▶ TEXT PROVIDED
Last data update: 2014.03.03

R: Classification Error Rate (CER)
CERR Documentation

Classification Error Rate (CER)

Description

Compute the classification error rate of two partitions.

Usage

CER(ind, true.ind,nob=length(ind))

Arguments

ind

Vector, containing the cluster labels of each case of a partition 1.

true.ind

Vector, containing the cluster labels of each case of a partition 2.

nob

The number of cases (the length of the vector ind and true ind)

Value

Return a CER value. CER = 0 means perfect agreement between two partitions and CER = 1 means complete disagreement of two partitions. Note: 0 <= CER <= 1

Note

This function uses comb, which generates all combinations of the elements in the vector ind. For this reason, the function CER is not suitable for vector in a large dimension.

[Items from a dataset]

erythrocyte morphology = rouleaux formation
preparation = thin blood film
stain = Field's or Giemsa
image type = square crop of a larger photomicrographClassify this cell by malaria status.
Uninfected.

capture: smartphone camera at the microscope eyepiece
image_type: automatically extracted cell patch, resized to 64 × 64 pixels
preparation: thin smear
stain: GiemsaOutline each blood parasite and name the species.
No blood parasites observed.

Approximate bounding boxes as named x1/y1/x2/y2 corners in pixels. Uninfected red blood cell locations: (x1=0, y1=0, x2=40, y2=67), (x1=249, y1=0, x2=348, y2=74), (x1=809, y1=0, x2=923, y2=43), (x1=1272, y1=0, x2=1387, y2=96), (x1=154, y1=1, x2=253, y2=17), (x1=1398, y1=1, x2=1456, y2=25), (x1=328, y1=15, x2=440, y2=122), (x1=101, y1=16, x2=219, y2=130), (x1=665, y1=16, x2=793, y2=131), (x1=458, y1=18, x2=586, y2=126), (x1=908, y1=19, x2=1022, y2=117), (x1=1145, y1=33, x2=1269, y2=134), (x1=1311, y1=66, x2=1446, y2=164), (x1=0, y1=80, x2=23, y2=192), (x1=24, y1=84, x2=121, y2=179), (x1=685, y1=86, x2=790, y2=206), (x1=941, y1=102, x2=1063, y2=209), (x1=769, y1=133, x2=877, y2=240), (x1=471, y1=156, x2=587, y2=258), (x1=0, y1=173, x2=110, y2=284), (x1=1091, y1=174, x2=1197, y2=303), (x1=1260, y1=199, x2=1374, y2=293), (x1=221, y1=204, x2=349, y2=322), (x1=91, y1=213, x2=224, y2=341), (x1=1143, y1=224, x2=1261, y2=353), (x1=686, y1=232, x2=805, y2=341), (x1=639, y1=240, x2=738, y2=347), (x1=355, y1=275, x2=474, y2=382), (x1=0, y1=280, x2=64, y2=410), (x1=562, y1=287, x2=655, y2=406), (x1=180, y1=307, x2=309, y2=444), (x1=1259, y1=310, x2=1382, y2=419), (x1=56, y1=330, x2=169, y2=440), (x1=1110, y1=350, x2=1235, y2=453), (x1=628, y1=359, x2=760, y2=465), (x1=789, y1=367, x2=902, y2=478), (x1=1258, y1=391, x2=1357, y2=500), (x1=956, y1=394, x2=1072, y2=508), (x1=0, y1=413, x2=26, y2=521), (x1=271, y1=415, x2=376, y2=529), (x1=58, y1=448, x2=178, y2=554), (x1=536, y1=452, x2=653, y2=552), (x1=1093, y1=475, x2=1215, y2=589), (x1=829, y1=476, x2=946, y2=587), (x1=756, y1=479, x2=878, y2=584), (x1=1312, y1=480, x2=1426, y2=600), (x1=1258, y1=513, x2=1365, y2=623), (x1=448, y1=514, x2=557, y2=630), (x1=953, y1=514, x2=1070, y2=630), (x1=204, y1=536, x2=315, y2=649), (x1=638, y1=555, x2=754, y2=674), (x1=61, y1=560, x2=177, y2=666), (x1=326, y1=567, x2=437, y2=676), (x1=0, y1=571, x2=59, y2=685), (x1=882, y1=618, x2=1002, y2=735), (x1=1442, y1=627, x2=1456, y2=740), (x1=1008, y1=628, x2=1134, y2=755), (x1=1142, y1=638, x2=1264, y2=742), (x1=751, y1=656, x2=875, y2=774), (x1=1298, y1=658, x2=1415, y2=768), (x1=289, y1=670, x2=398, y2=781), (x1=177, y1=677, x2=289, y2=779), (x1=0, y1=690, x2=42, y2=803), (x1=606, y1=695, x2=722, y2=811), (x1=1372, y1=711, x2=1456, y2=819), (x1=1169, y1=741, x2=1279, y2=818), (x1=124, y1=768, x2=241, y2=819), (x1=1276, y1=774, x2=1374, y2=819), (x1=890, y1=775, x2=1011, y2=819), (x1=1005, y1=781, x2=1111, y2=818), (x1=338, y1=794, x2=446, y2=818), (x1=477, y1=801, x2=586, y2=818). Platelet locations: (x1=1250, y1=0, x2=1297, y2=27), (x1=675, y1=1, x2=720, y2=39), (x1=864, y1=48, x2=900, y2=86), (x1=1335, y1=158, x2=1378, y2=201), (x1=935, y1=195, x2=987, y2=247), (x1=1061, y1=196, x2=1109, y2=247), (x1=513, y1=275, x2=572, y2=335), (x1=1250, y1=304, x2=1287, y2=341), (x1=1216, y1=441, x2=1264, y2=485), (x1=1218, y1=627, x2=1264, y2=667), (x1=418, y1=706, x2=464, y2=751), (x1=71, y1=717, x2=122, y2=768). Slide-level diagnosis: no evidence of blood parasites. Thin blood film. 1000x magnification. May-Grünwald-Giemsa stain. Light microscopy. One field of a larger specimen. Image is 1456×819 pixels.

▶ SET OF TASKS
1. In the CER documentation above, translate the sentence "Compute the classification error rate of two partitions." into French.
2. Extend the CER documentation past its final sentence.

▶ ANSWER SET
1. Calculer le taux d'erreur de classification de deux partitions.

2.
Author(s)

Yumi Kondo <y.kondo@stat.ubc.ca>

References

H. Chipman and R. Tibshirani. Hybrid hierarchical clustering with applications to microarray data. Biostatistics, 7(2):286-301, 2005.

Examples

vec1<-c(1,1,1,2,3,3,3,2,2)
vec2<-c(3,3,3,1,1,2,2,1,1)
CER(vec1,vec2)

Results


R version 3.3.1 (2016-06-21) -- "Bug in Your Hair"
Copyright (C) 2016 The R Foundation for Statistical Computing
Platform: x86_64-pc-linux-gnu (64-bit)

R is free software and comes with ABSOLUTELY NO WARRANTY.
You are welcome to redistribute it under certain conditions.
Type 'license()' or 'licence()' for distribution details.

R is a collaborative project with many contributors.
Type 'contributors()' for more information and
'citation()' on how to cite R or R packages in publications.

Type 'demo()' for some demos, 'help()' for on-line help, or
'help.start()' for an HTML browser interface to help.
Type 'q()' to quit R.

> library(RSKC)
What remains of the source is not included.